Friday, November 25, 2011
Slaughter Rule: Friday Rerun
I read a lot, and it's often surprising how I can be reading from two wholly different sources (e.g. the internet, and an old book, or the 1946 Farmer's Almanac...) and notice a thread of thought, a continuity between the two sources. It's like when you're reading an old book that gives you a way to make ice cream and then, later that day, you see an interesting recipe somewhere else for ice cream topping.
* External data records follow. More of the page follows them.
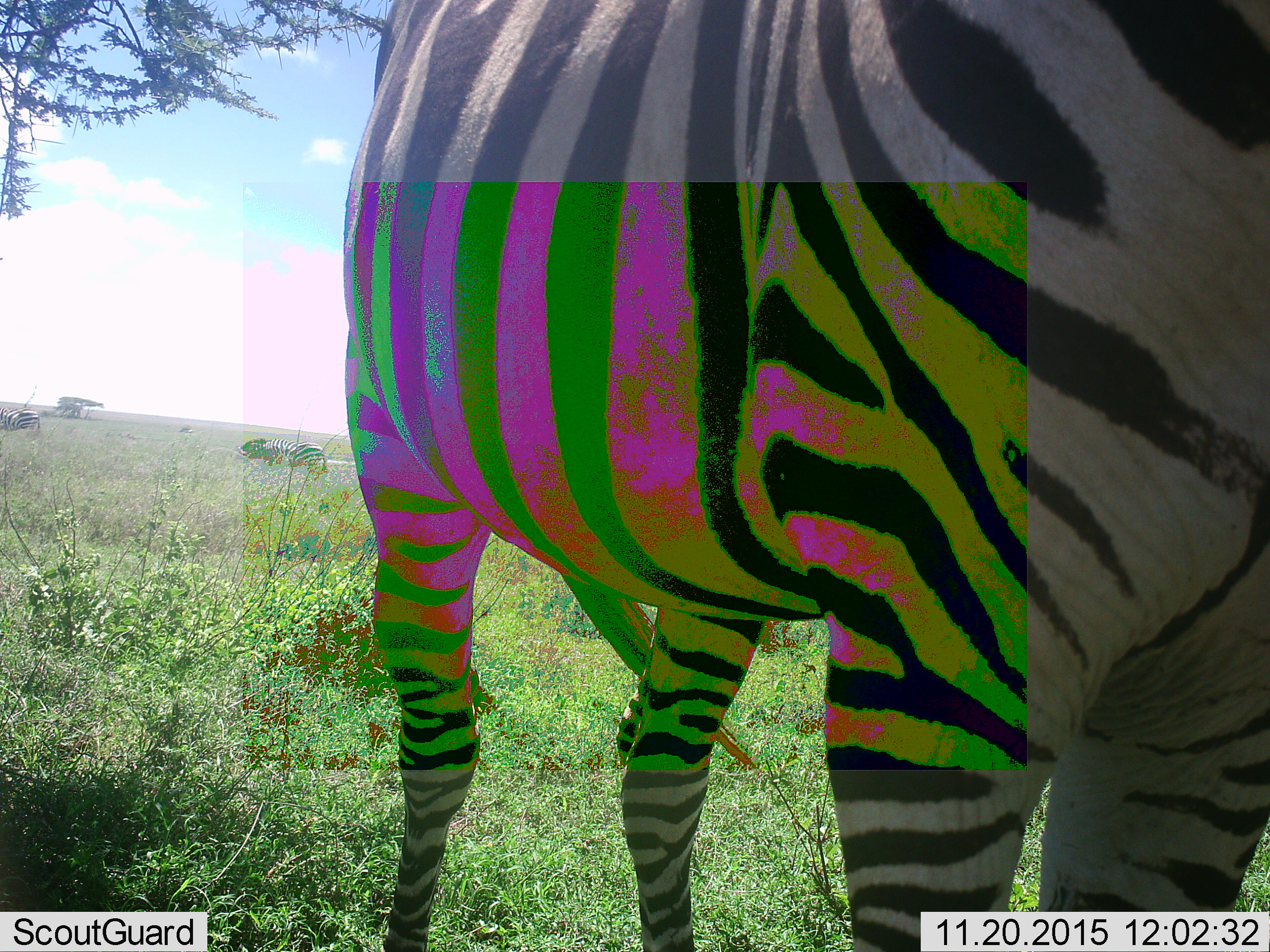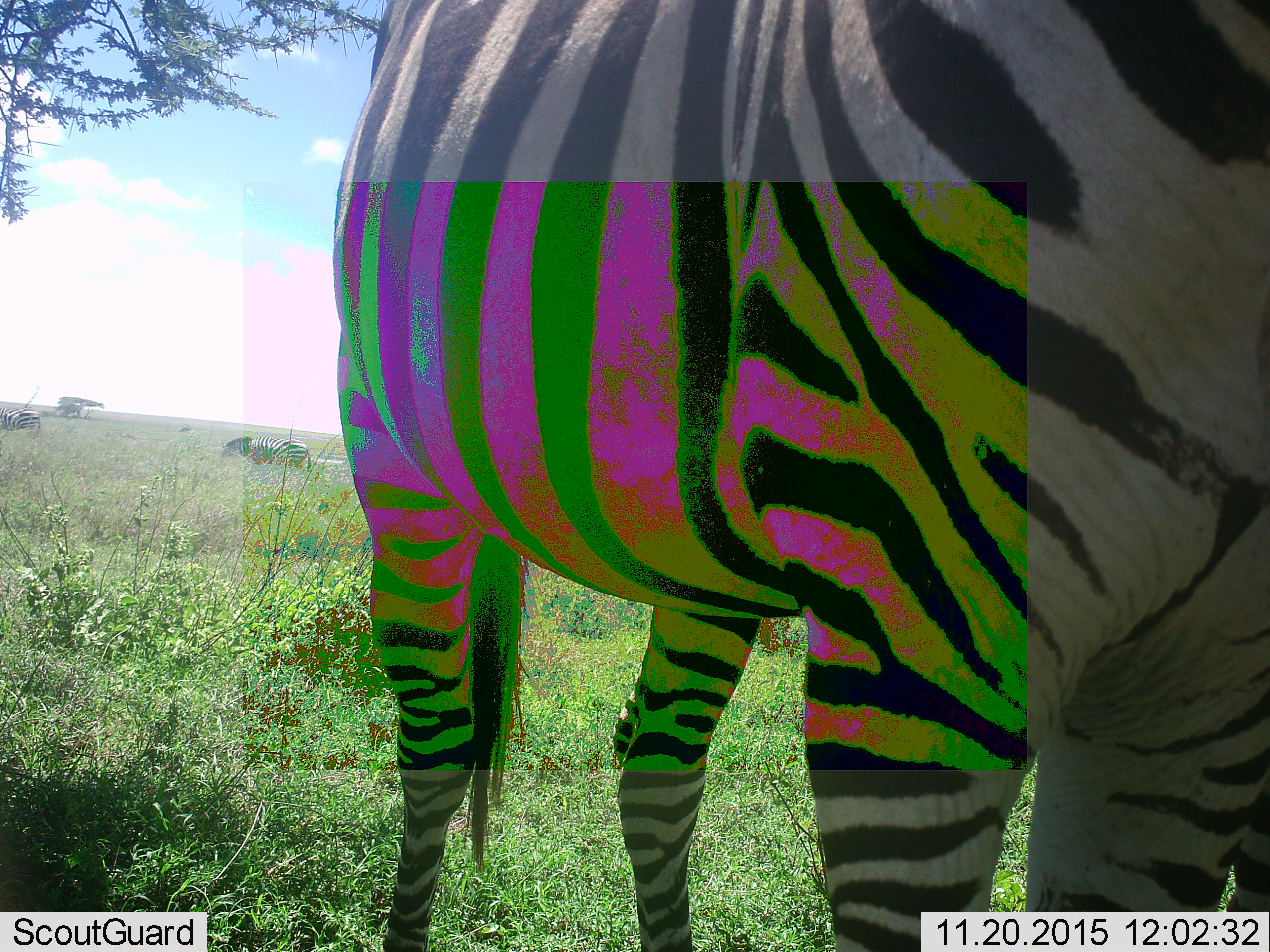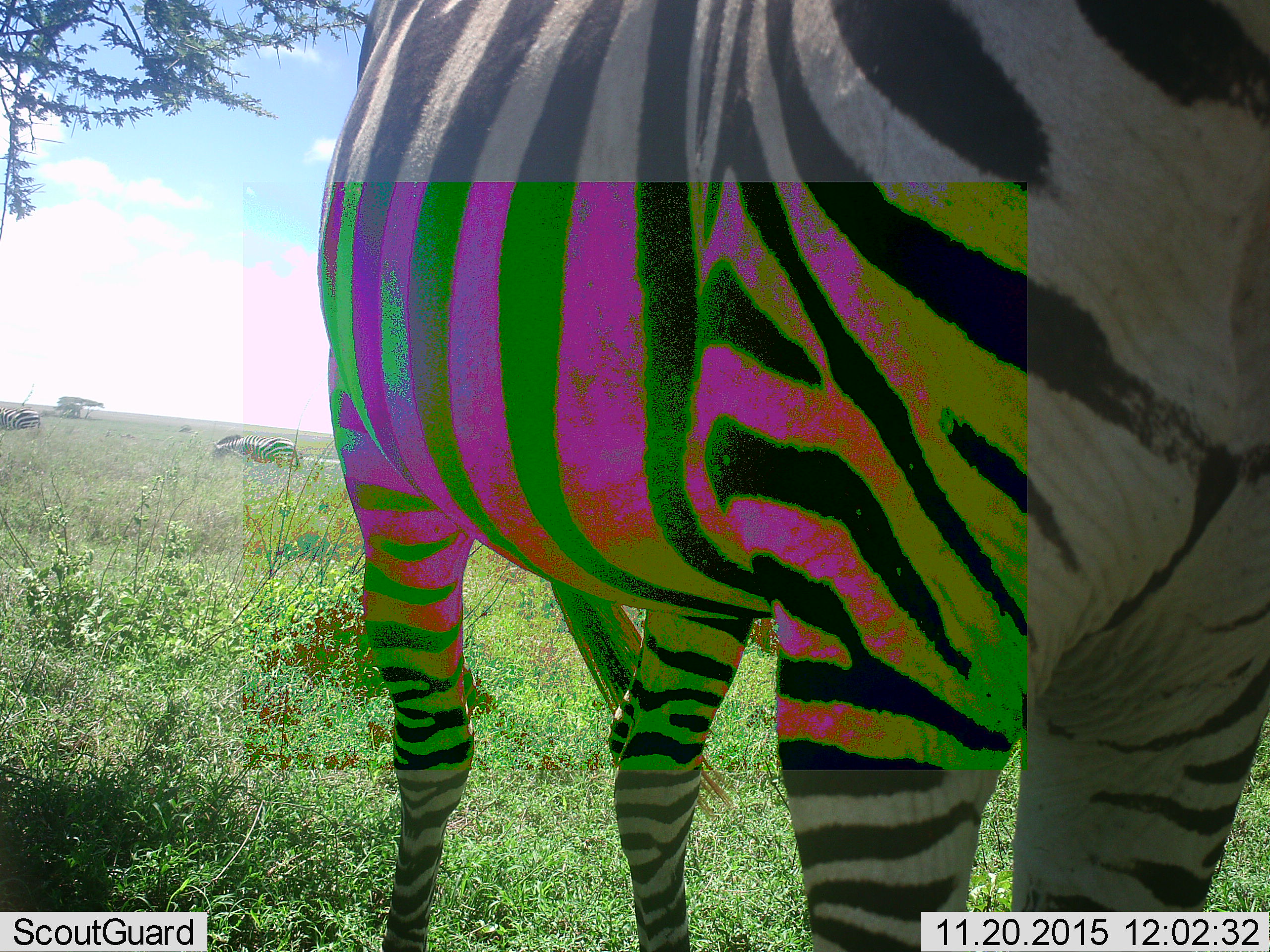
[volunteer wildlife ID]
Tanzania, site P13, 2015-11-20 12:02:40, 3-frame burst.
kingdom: Animalia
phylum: Chordata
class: Mammalia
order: Perissodactyla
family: Equidae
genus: Equus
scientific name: Equus quagga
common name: plains zebra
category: zebra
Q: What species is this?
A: Zebra (plains zebra) (Equus quagga).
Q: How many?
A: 3.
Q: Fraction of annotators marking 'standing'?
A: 60%.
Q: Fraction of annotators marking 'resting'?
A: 0%.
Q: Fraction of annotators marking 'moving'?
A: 50%.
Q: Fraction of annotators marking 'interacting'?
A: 0%.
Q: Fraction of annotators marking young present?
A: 0%.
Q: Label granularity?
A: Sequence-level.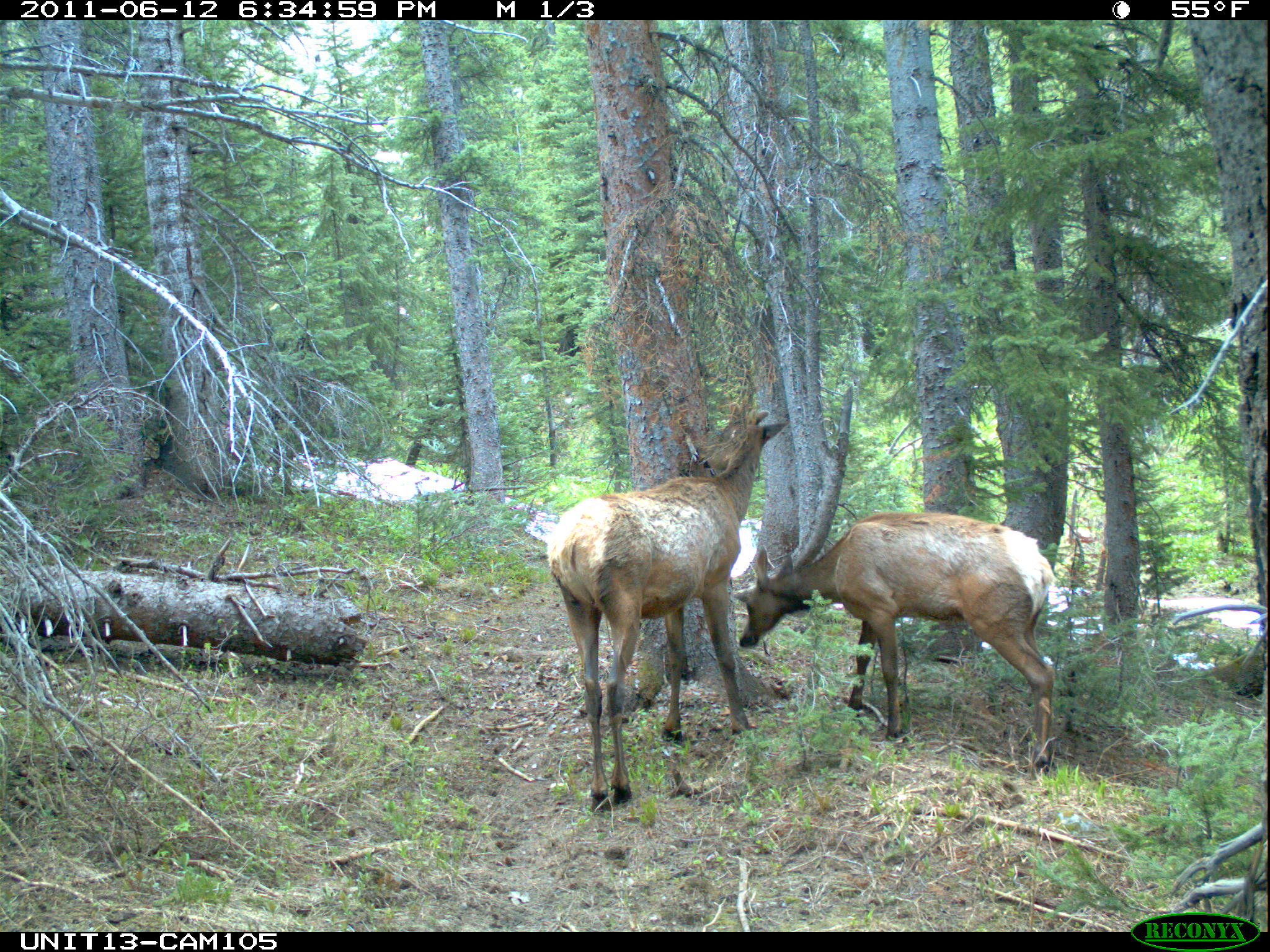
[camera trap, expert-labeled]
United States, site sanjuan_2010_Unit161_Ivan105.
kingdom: Animalia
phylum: Chordata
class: Mammalia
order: Artiodactyla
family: Cervidae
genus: Cervus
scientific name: Cervus elaphus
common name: red deer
Cervus elaphus (red deer).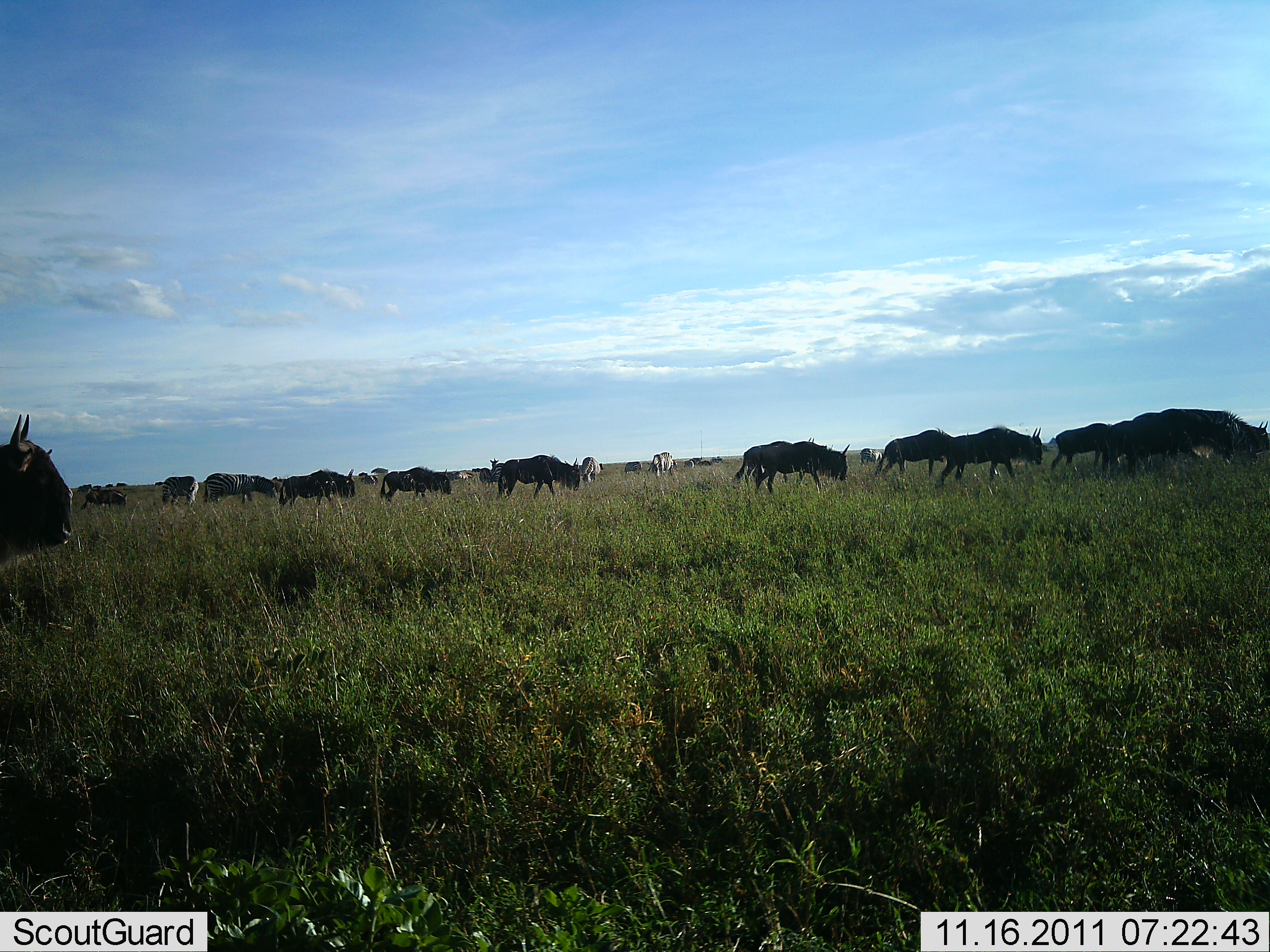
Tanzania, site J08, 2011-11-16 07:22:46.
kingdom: Animalia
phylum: Chordata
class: Mammalia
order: Artiodactyla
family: Bovidae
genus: Connochaetes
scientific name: Connochaetes taurinus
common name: blue wildebeest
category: wildebeest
Wildebeest (blue wildebeest) (Connochaetes taurinus), count 11-50. Behavior (volunteer vote fractions): standing 27%, resting 0%, moving 100%, interacting 0%. Young present (vote fraction): 0%. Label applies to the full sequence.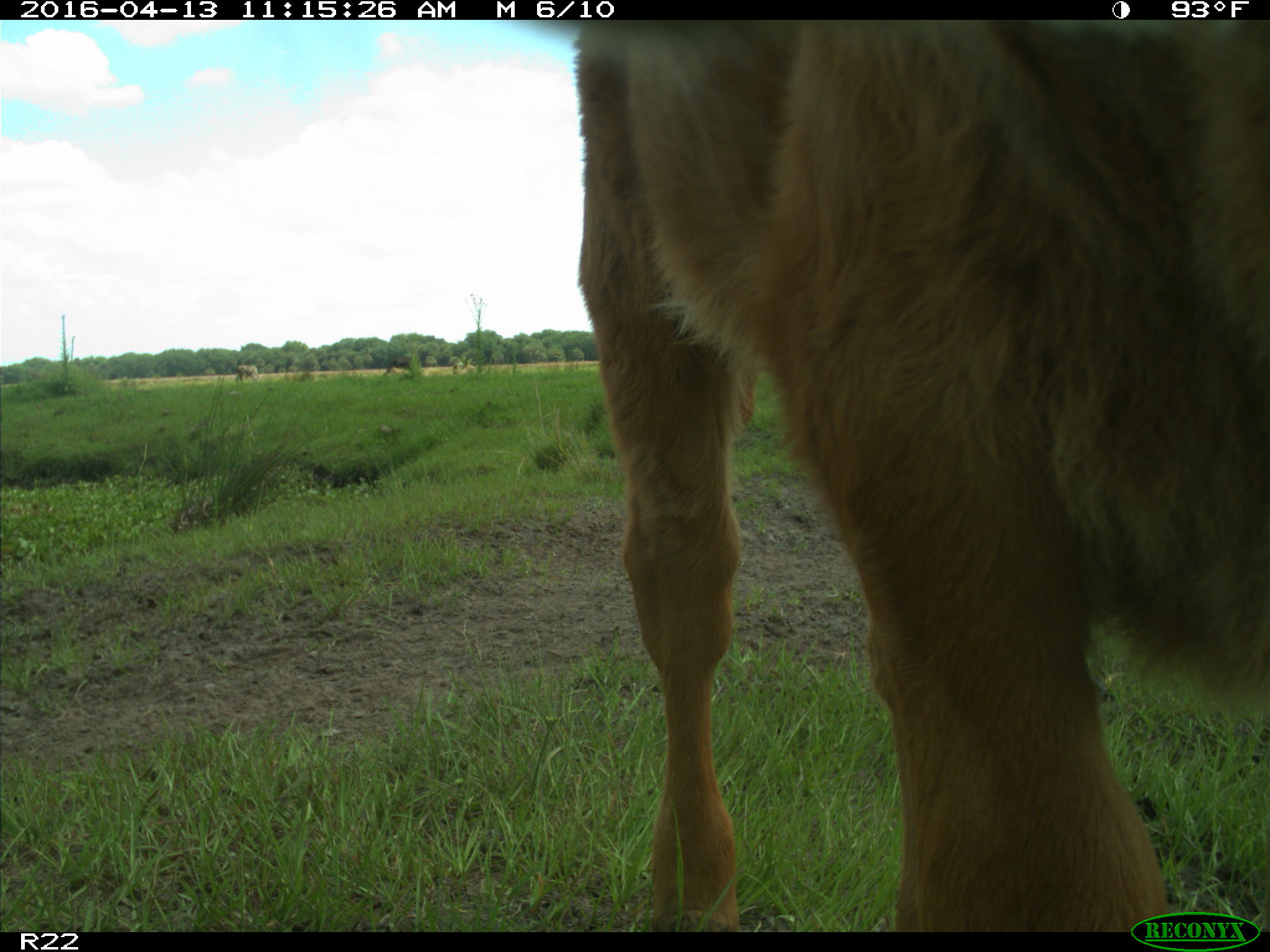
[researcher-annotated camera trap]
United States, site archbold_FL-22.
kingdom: Animalia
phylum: Chordata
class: Mammalia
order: Artiodactyla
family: Bovidae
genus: Bos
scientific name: Bos taurus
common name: domestic cow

So, it was interesting to me to read in the Sun paper that erstwhile Raven, and current Cleveland Brown, Jamal Lewis is stomping his expensively-shod feet rather mightily because the coach of the Browns, Eric Mangini, is working the team way too hard in practice. Pressed for details about the horrid conditions of his employment, Jamal said that the team is often forced to practice three to three and one half hours per day.
Oh, the humanity.
It would be far too easy to point out here that the Browns are paying old #31 to the tune of 2.4 million semolians to play football this year, on top of shelling out 3.5 million clams to him as a bonus this past March. That comes to 5,900,000 greenbacks this year- that's a lot of smackeroos!
Jamal said the entire Browns team was all up in arms over being forced to work so hard, but he decided to speak up because he plans to retire after this season, anyway. I should imagine so! There's just so much a man can take!
And you know what I thought of at first? Those people that you always see on the TV news in August, up on the roof of some building slopping hot tar with a mop, or paving a road with hot asphalt, or working at the blast furnace, or fighting fires, or whatever. You can bet that they have to put in more than 3 1/2 hours a day at their chosen field.
No, that's not even the point here. Here's where I came across something else. There was an article about the old baseball player known as Enos "Country" Slaughter in a book of essays, and this story told of how, in the 1946 World Series, Slaughter scored from first base on a single, scoring the winning run after a delayed relay throw by the Red Sox's Johnny Pesky. This play was named #10 on the Sporting News list of Baseball's 25 Greatest Moments. The story went on to say that as a minor leaguer in Columbus, Georgia, Slaughter was dogging it running back to the dugout one day. Dogging it so much, in fact, that he was walking. His manager, Eddie Dyer, told him, "Son, if you're tired, we'll try to get you some help." Thereafter, Slaughter ran everywhere he went on a baseball field, and so goes the legend.
I just thought I'd write this to ask if there could possibly be a cooler name for a ball player than Enos "Country" Slaughter.